◆ SOBRE A TAREFA:
Reproduza fielmente um trecho do perfil de Odete Santos: comece nas palavras que contêm "Porque raros são" e pare depois de "actriz Odete Santos.".

◆ TEXTO DE ORIGEM:
Odete jamais será vencida
É capaz de subir e descer escadas a dizer de cor páginas inteiras de Gil Vicente. Comunista de ontem e de sempre, como uma loba a defender as crias. A partir de hoje, Odete Santos, não-deputada. Ainda vai a Florença
Alexandra Lucas Coelho (texto) e Rui Gaudêncio (fotos)
De saia, na crítica, na saídaFaz sentido subir a escadaria à entrada do Parlamento com uma certa crítica de teatro na cabeça, nesta manhã chove-não-chove.
Porque raros são os deputados que toda a gente conhece pelo primeiro nome, e nenhum que seja tanto uma questão de pele como este, que aliás é esta, e aliás é actriz, mas daquelas que já eram antes de o ser e serão.
E como haverá quem só se lembre de arruaças televisivas, rimas de Parque Mayer e todo o espalhafato que não-fica-bem, sigamos escada acima com a prosa da tal crítica que celebra a actriz Odete Santos.

◆ DADOS FORNECIDOS:

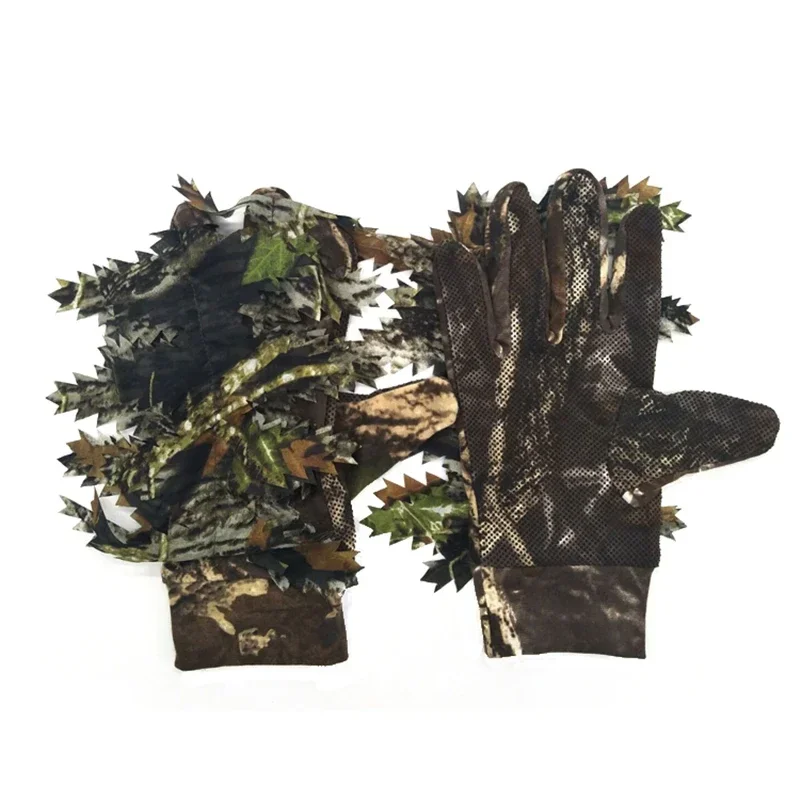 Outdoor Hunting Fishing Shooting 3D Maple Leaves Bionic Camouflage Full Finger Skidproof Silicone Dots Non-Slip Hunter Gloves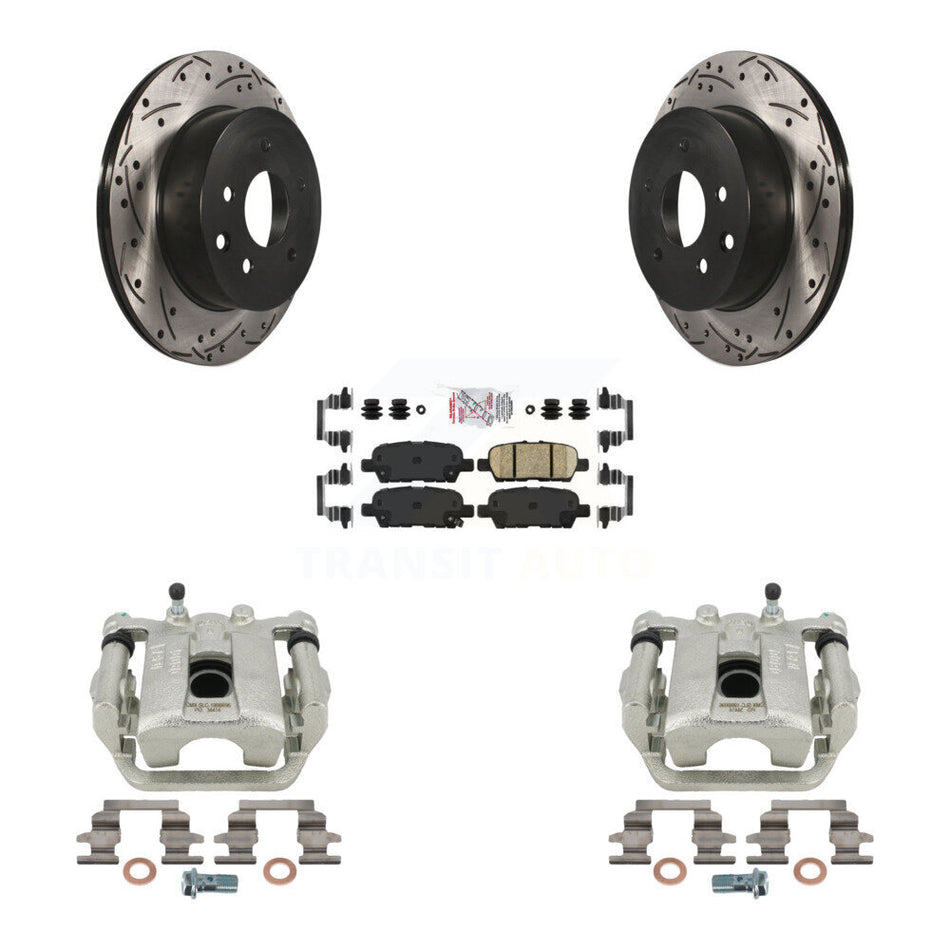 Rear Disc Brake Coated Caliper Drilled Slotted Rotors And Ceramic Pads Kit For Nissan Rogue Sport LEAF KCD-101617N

◆ RESOLUÇÃO DO EXERCÍCIO:
Porque raros são os deputados que toda a gente conhece pelo primeiro nome, e nenhum que seja tanto uma questão de pele como este, que aliás é esta, e aliás é actriz, mas daquelas que já eram antes de o ser e serão.
E como haverá quem só se lembre de arruaças televisivas, rimas de Parque Mayer e todo o espalhafato que não-fica-bem, sigamos escada acima com a prosa da tal crítica que celebra a actriz Odete Santos.